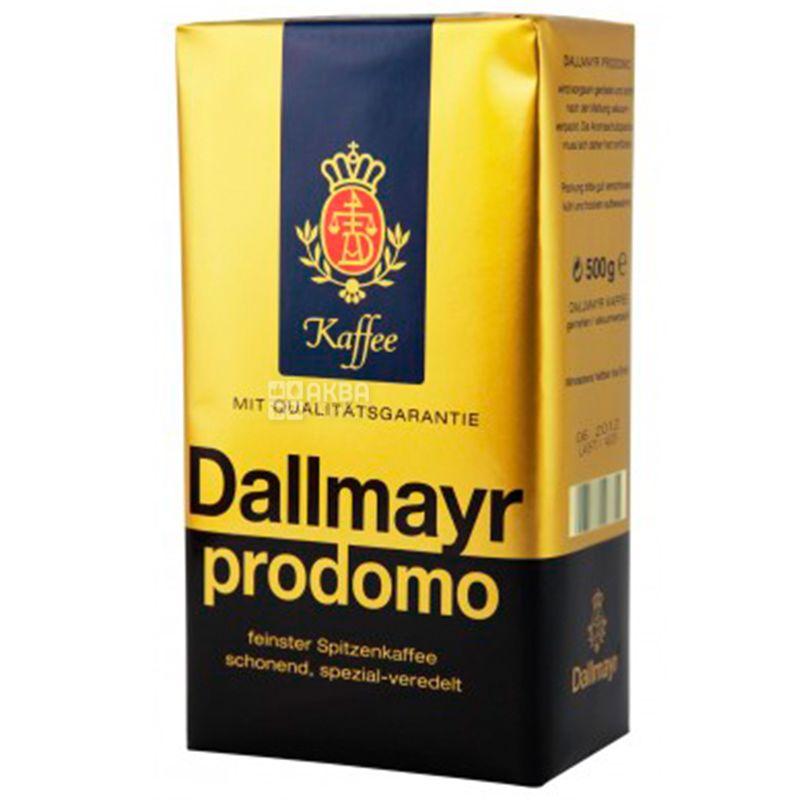Dallmayr Prodomo, 500 г, Кофе молотый Далмайер Промодо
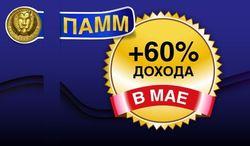 До 60% дохода получили инвесторы на ПАММ счетах RVD Markets за май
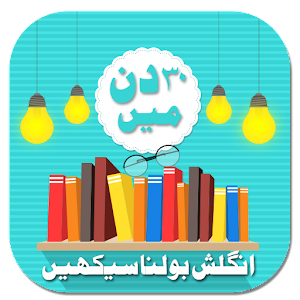 Download Learn English in Urdu for PC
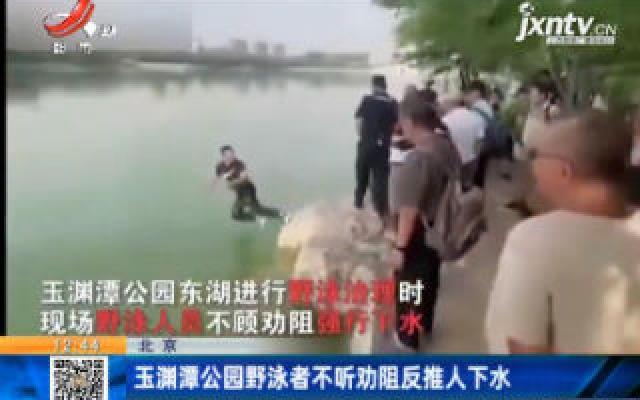 北京:玉渊潭公园野泳者不听劝阻反推人下水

☆ ☆ ☆ ☆ ☆

_PROBLEM DESCRIPTION:_ The material above holds pictures; copy everything else in it exactly.

_WRITTEN RESPONSE:_
Dallmayr Prodomo, 500 г, Кофе молотый Далмайер Промодо
 До 60% дохода получили инвесторы на ПАММ счетах RVD Markets за май
 Download Learn English in Urdu for PC
 北京:玉渊潭公园野泳者不听劝阻反推人下水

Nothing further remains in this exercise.